A pathologist-annotated dataset for validating artificial intelligence: A project description and pilot study

Sarah N. Dudgeon; Si Wen; Matthew G. Hanna; Rajarsi Gupta; Mohamed Amgad; Manasi Sheth; Hetal Marble; Richard Huang; Markus D. Herrmann; Clifford H. Szu; Darick Tong; Bruce Werness; Evan Szu; Denis Larsimont; Anant Madabhushi; Evangelos Hytopoulos; Weijie Chen; Rajendra Singh; Steven N. Hart; Ashish Sharma; Joel Saltz; Roberto Salgado; Brandon D. Gallas

doi:10.4103/jpi.jpi-83-20

A pathologist-annotated dataset for validating artificial intelligence: A project description and pilot study

Sarah N. Dudgeon, Si Wen, Matthew G. Hanna, Rajarsi Gupta, Mohamed Amgad, Manasi Sheth, Hetal Marble, Richard Huang, Markus D. Herrmann, Clifford H. Szu, Darick Tong, Bruce Werness, Evan Szu, Denis Larsimont, Anant Madabhushi, Evangelos Hytopoulos, Weijie Chen, Rajendra Singh, Steven N. Hart, Ashish SharmaJoel Saltz, Roberto Salgado, Brandon D. Gallas

Quantitative Health Sciences

Research output: Contribution to journal › Article › peer-review

Abstract

Purpose: Validating artificial intelligence algorithms for clinical use in medical images is a challenging endeavor due to a lack of standard reference data (ground truth).
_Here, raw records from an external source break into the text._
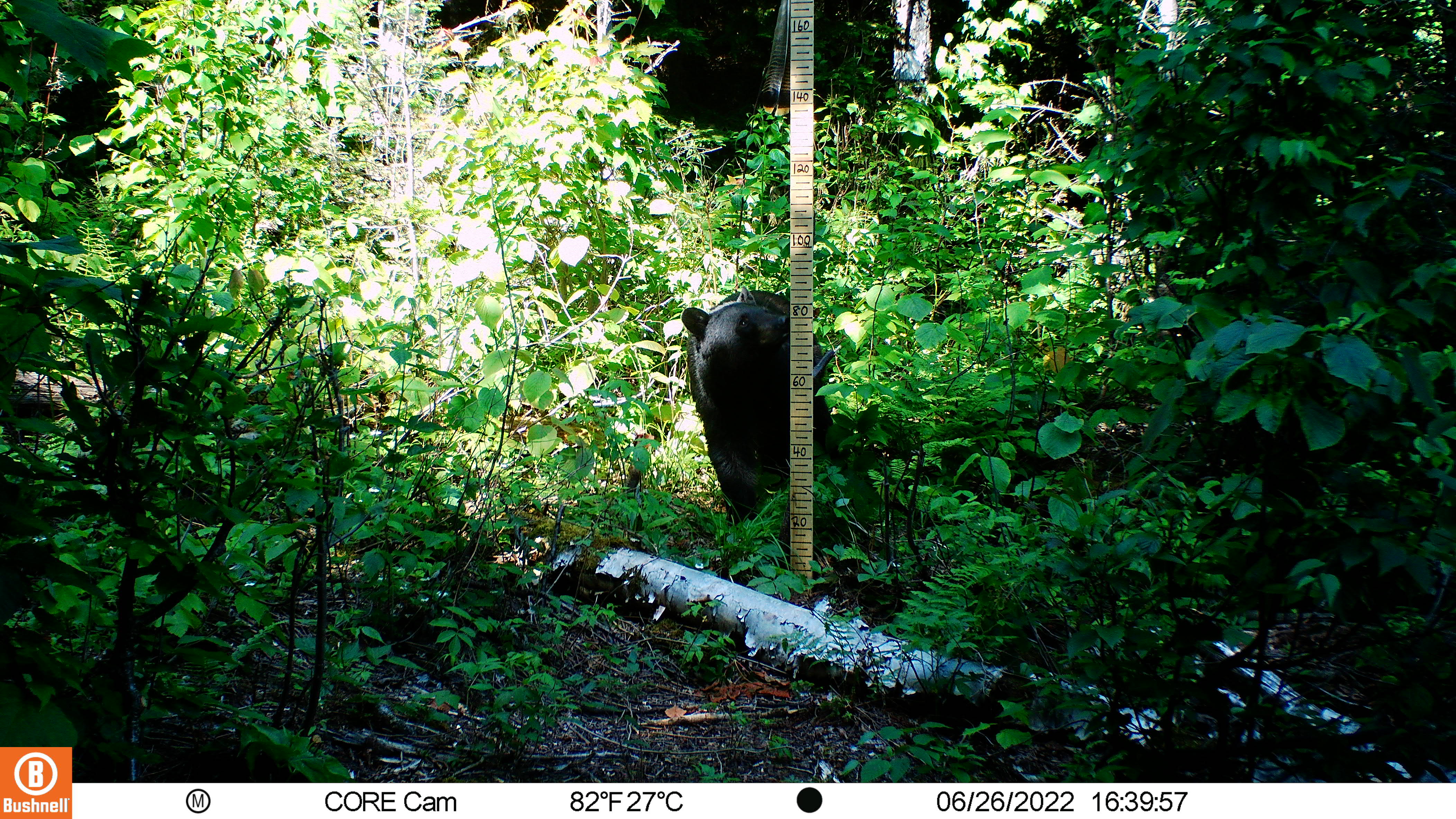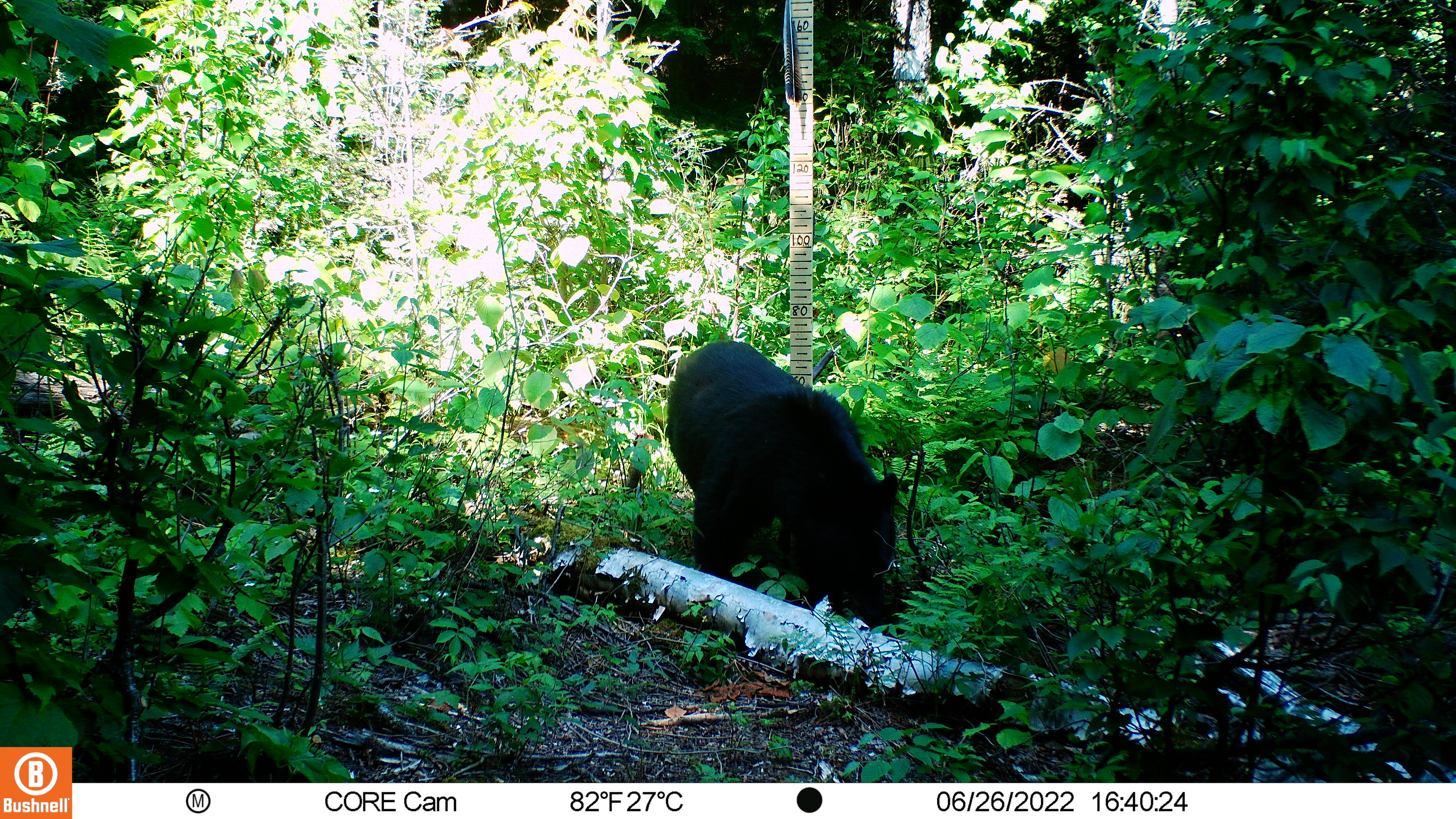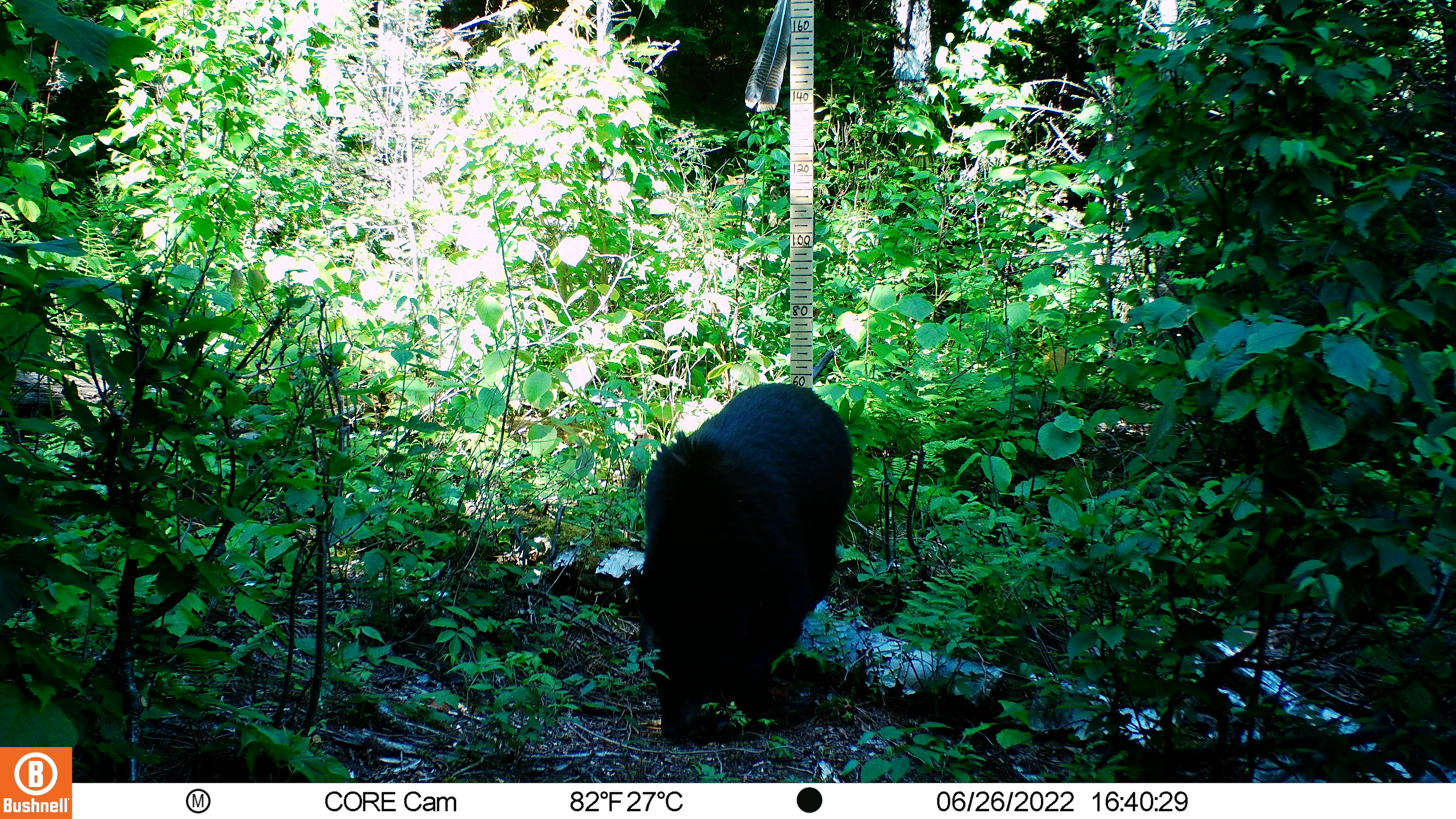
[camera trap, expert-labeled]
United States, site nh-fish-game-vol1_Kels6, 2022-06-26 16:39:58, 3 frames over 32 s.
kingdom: Animalia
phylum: Chordata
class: Mammalia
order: Carnivora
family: Ursidae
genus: Ursus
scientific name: Ursus americanus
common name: black bear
Black bear (Ursus americanus).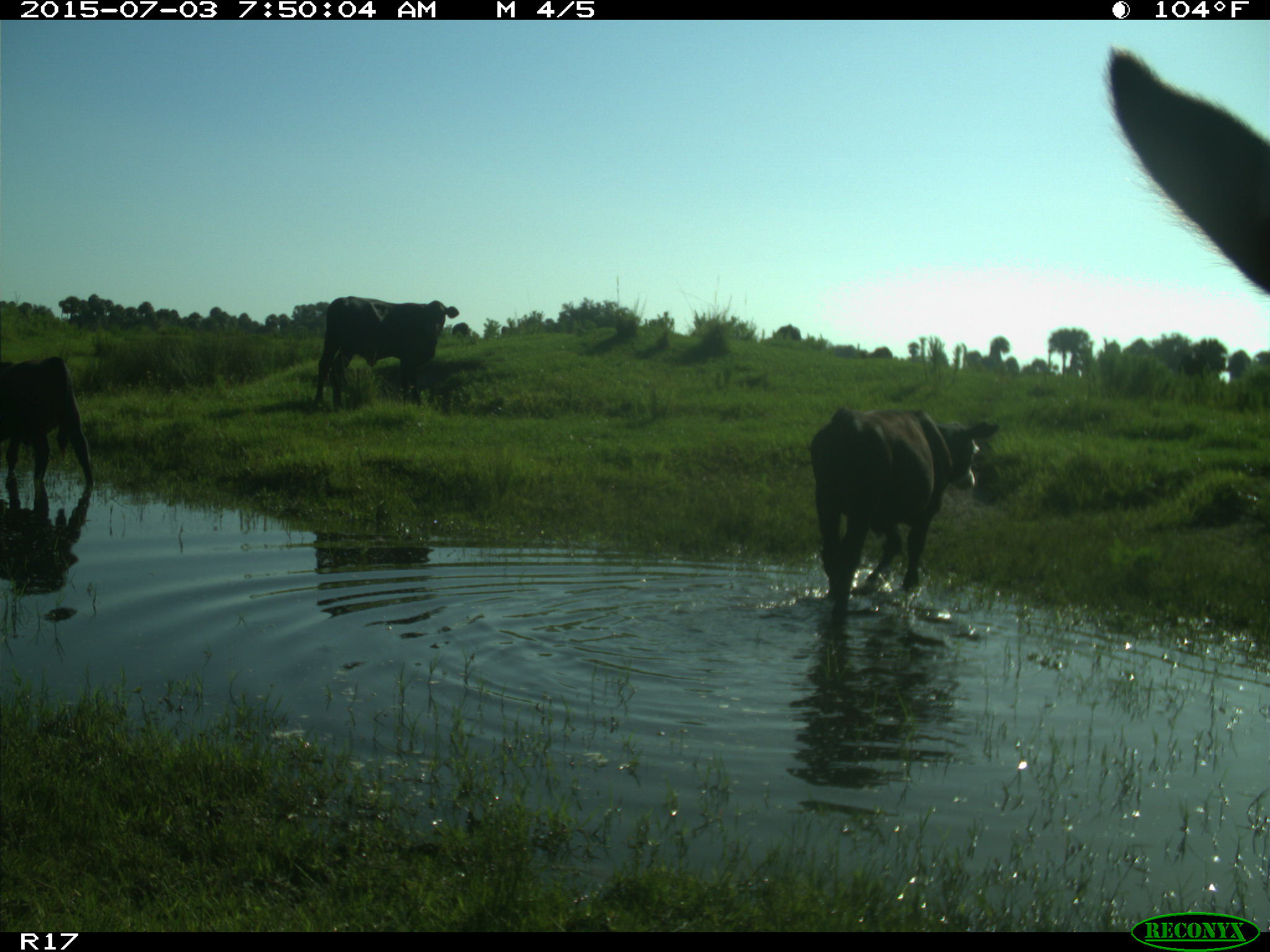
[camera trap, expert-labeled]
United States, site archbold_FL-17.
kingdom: Animalia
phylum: Chordata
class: Mammalia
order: Artiodactyla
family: Bovidae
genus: Bos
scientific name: Bos taurus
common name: domestic cow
Bos taurus (domestic cow).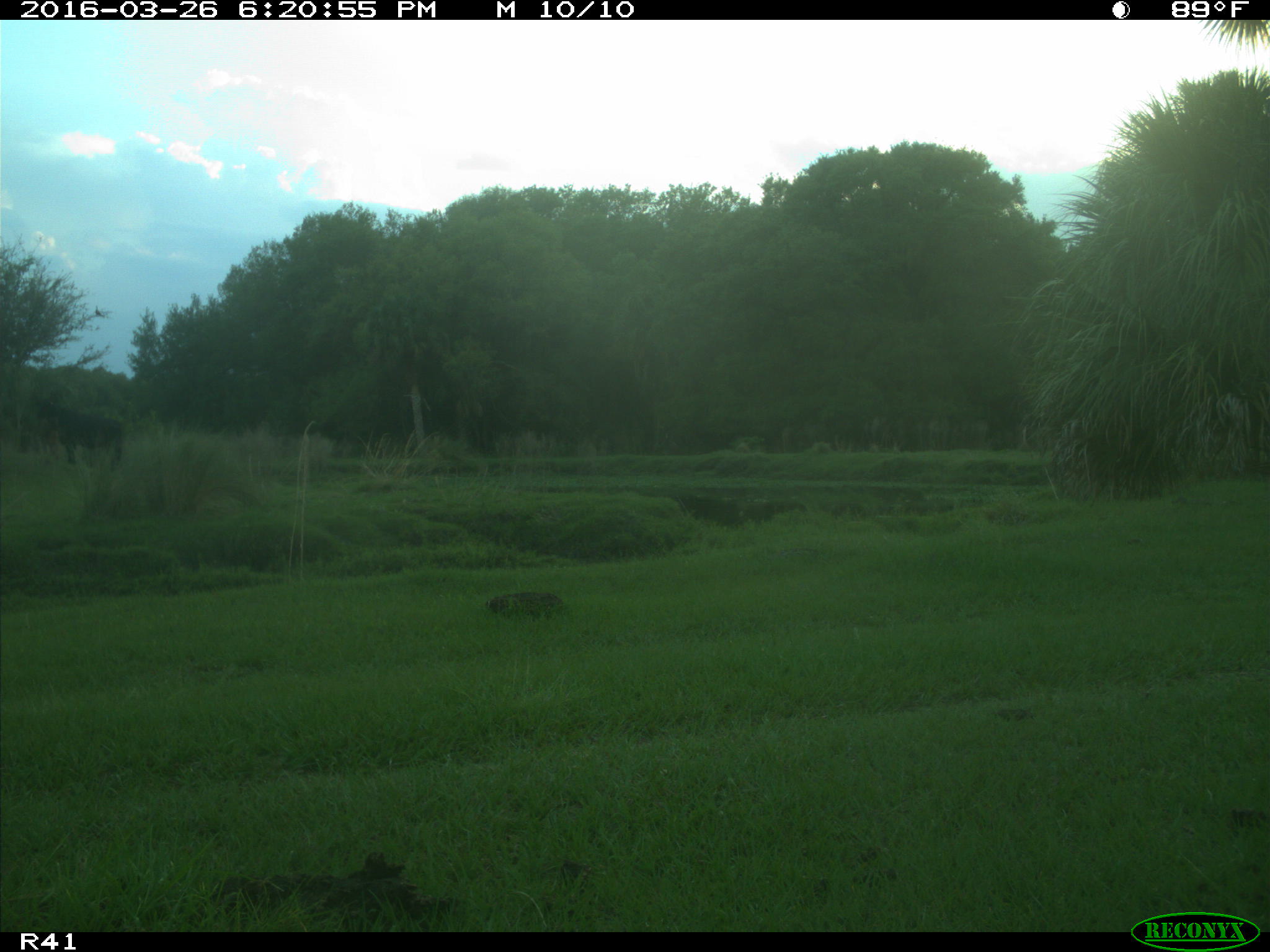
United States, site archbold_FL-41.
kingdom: Animalia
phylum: Chordata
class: Mammalia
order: Artiodactyla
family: Bovidae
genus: Bos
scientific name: Bos taurus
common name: domestic cow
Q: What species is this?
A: Bos taurus (domestic cow).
This topic typically occupies a small portion of the discussion in research papers since most of the efforts are focused on developing novel algorithms. In this work, we present a collaboration to create a validation dataset of pathologist annotations for algorithms that process whole slide images. We focus on data collection and evaluation of algorithm performance in the context of estimating the density of stromal tumor-infiltrating lymphocytes (sTILs) in breast cancer. Methods: We digitized 64 glass slides of hematoxylin-and eosin-stained invasive ductal carcinoma core biopsies prepared at a single clinical site. A collaborating pathologist selected 10 regions of interest (ROIs) per slide for evaluation. We created training materials and workflows to crowdsource pathologist image annotations on two modes: an optical microscope and two digital platforms. The microscope platform allows the same ROIs to be evaluated in both modes. The workflows collect the ROI type, a decision on whether the ROI is appropriate for estimating the density of sTILs, and if appropriate, the sTIL density value for that ROI. Results: In total, 19 pathologists made 1645 ROI evaluations during a data collection event and the following 2 weeks. The pilot study yielded an abundant number of cases with nominal sTIL infiltration. Furthermore, we found that the sTIL densities are correlated within a case, and there is notable pathologist variability. Consequently, we outline plans to improve our ROI and case sampling methods. We also outline statistical methods to account for ROI correlations within a case and pathologist variability when validating an algorithm. Conclusion: We have built workflows for efficient data collection and tested them in a pilot study. As we prepare for pivotal studies, we will investigate methods to use the dataset as an external validation tool for algorithms. We will also consider what it will take for the dataset to be fit for a regulatory purpose: study size, patient population, and pathologist training and qualifications. To this end, we will elicit feedback from the Food and Drug Administration via the Medical Device Development Tool program and from the broader digital pathology and AI community. Ultimately, we intend to share the dataset, statistical methods, and lessons learned.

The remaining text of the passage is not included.